Enter those abandoned rooms inside me.
Find the child that still sits in the dark, waiting.
Take her by the wrist. Drag her back into the sun.


I do not ask You to make me stronger.

Make me simpler.

Not dull — but clear.
Make my will move like Yours —
without hesitation, without overthinking, without begging permission.

Let my actions be as You are:
Effortless. Uncalculated. Pure.


O Slayer Who Smiles,
You do not conquer demons with anger —
You confuse them by laughing at their drama.
Teach me this art.

Where deception stalks me — outside or within —
tear its mask away by the sheer radiance of simplicity.

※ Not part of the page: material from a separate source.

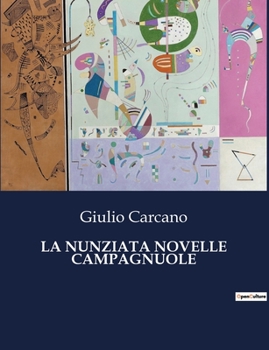 Paperback La Nunziata Novelle Campagnuole [Italian] Book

Make me so transparent that nothing false can cling to me.


And above all —
let softness become my sharpest weapon.
Let tenderness be my armor.
Let vulnerability be my unbreakable shield.
Let the world mistake me for fragile —
until they touch me and find thunder.


Bālā Tripurasundarī,

I do not bow to You as devotee to deity.
I bow as lost child to the Child Who Was Never Lost.
Stand inside me.
Move my hand.
Breathe my breath.
Live my life from the inside out.

So be it — You in me, me in You.
Battle-song sung in a lullaby’s voice.